Construction breaks ground on new Langdon high school

  • Infrastructure
Construction for the Grade 7-12 school is estimated to last 20 months, and the building is set to open for the 2023-24 school year. 

Ground has officially been broken on Langdon’s long-awaited junior/senior high school.

Construction is now underway following the official groundbreaking ceremony in Langdon on June 21, which featured Rocky View Schools (RVS) trustees, Chestermere-Strathmore MLA Leela Aheer, newly appointed minister of transportation Prasad Panda, and Rocky View County (RVC) Mayor Don Kochan. 

Construction for the Grade 7-12 school is estimated to last 20 months, and the building is set to open for the 2023-24 school year. 

“It is a proud and exciting day for the board to celebrate the beginning of construction on this new school,” said chair of the RVS board and Ward 6 (Cochrane) trustee Fiona Gilbert. “The need for more student space at Rocky View Schools is critical.” 

According to Aheer, the provincial government has received over 500 letters since 2015 from parents and students in Langdon asking for a high school to be built within the hamlet.

“This school is built by these children and the families and the community that came together,” Aheer added. 

Chrissy Craig, the Chair of the Langdon Community Association, was one of those Langdon residents who penned letter after letter to the provincial government, and took a key role in advocating for the school.

“We created videos that we sent [and] we even took a trip to Edmonton,” Craig added. “There was like 25 or 30 of us kids and adults that went up to sit in the legislature to put a name to the face and then [we] continued writing letters and emails to the ministers and the MLAs to make sure that we were heard.” 

According to Craig, the plan for a Langdon-based high school has been in the works for 20 years, since the land was first purchased. However, due to funding concerns, the Langdon high school was often a forgotten project, according to Craig.

“The community has really come together and put a lot of work into advocating so that we don’t get forgotten again back up in Edmonton,” she said. 

Langdon currently has two schools – Sarah Thomspon Elementary School for kindergarten to Grade 5 students and Langdon School, which serves students from kindergarten to Grade 9. 

With a population of over 5,000 people, Langdon is one of the largest communities in Alberta to not have its own high school. Most high-school-aged youth in Langdon must travel to Chestermere, approximately a 20-minute drive away, for their studies. 

“When you take a whole bunch of brand new drivers and you put them on a highway, [that’s] not a safe situation,” Craig said. 

However, Chestermere High School operated at 95 per cent capacity during the 2019-20 school year and as both the communities of Langdon and Chestermere continue to grow, the more the tight the corridors of the lakeside city’s public high school will be felt by students and staff. 

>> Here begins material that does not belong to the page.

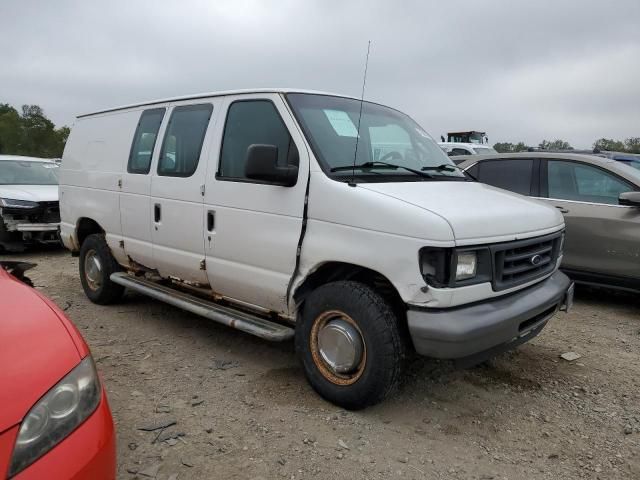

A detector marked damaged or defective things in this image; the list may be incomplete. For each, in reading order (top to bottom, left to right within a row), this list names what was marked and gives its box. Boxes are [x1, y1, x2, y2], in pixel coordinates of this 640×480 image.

According to Kochan, with residential development currently underway, Langdon is expected to grow to approximately 10,000 residents within the next 10 years and having a local high school within the community will help support the influx of new families. 

“Once built, this school will accommodate and welcome hundreds of students from Langdon and the surrounding community and give them much-needed space to learn and succeed,” Gilbert added. 

The construction of the new school will also support the local and provincial economy. According to minister Panda, the project is supporting around 1,700 construction jobs. 

Not only does the project add employment opportunities for those working in construction but the additional workers in Langdon means more foot traffic to the local restaurants and gas stations, creating a boost to the local economy. 

“It is supporting job and economic activity in this area. Coffee shops, grocery stores…[construction] creates increased traffic [in Langdon],” Panda said. 

The Langdon junior/senior high school project is part of a public-private partnership (P3) contract, the details of which were released in 2021. The contract will save taxpayers $114.5 million, according to the Alberta government, and Concert-Bird Partners' will design, build, and finance the new school. 

“We know that this community has worked hard and long to have the reality come that students [in] middle and junior high school levels can come to school closer to home,” Gilbert added. “This important milestone today brings us one step closer to this becoming a reality for you.”

For Craig, the school opening means her daughter will be in the second graduating class at the new Langdon high school, while her son will get to attend the school for the entirety of his high school career. 

“They don’t quite understand how big of a deal is it but I think some of the kids who are attending Chestermere already [do]. They… just want to go to school with the kids [they] grew up with,” Craig said. 

“To watch the ground be broke and the school start being built, it makes all that effort worth it,” Craig added. “Thanks to the community for putting in the effort.”